**What you will do:**
• 1. Quote the passage on Woodhay railway station word for word, beginning at "Woodhay railway station" and stopping after "A34 Newbury by-pass.".
• 2. Answer these questions from the passage on Woodhay railway station:
(a) What now lies over the station site?
(b) Why could a brick-built station building not be constructed?
(c) What were the goods sidings primarily used for?

**Document text:**
Woodhay railway station was a station on the Didcot, Newbury and Southampton Railway in England. It was located about five miles south of the junction with the Great Western Railway west of Newbury railway station. Woodhay station served the villages of Enborne and Enborne Row in Berkshire and Broad Laying (Woolton Hill) in the parish of East Woodhay, Hampshire. It was a considerable distance from the villages of East Woodhay and West Woodhay. The site now lies under the A34 Newbury by-pass.

Facilities
Like most country stations on the line it originally consisted of two platforms, the southbound platform on the passing loop. Since the station was built on a bank it was not possible to construct strong foundations for a brick-built station building. Hence this was the only station on the line with a wooden station building located on the southbound platform. Two sidings and a headshunt were built to the south of the station for goods. These were primarily used for horses and wood cut from nearby pine forests.

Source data
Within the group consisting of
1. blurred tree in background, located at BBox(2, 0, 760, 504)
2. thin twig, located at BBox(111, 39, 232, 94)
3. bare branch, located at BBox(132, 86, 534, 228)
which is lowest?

**Solution set:**
• 1.
Woodhay railway station was a station on the Didcot, Newbury and Southampton Railway in England. It was located about five miles south of the junction with the Great Western Railway west of Newbury railway station. Woodhay station served the villages of Enborne and Enborne Row in Berkshire and Broad Laying (Woolton Hill) in the parish of East Woodhay, Hampshire. It was a considerable distance from the villages of East Woodhay and West Woodhay. The site now lies under the A34 Newbury by-pass.

• 2.
(a) The A34 Newbury by-pass.
(b) The station was built on a bank, so strong foundations could not be constructed.
(c) Horses and wood cut from nearby pine forests.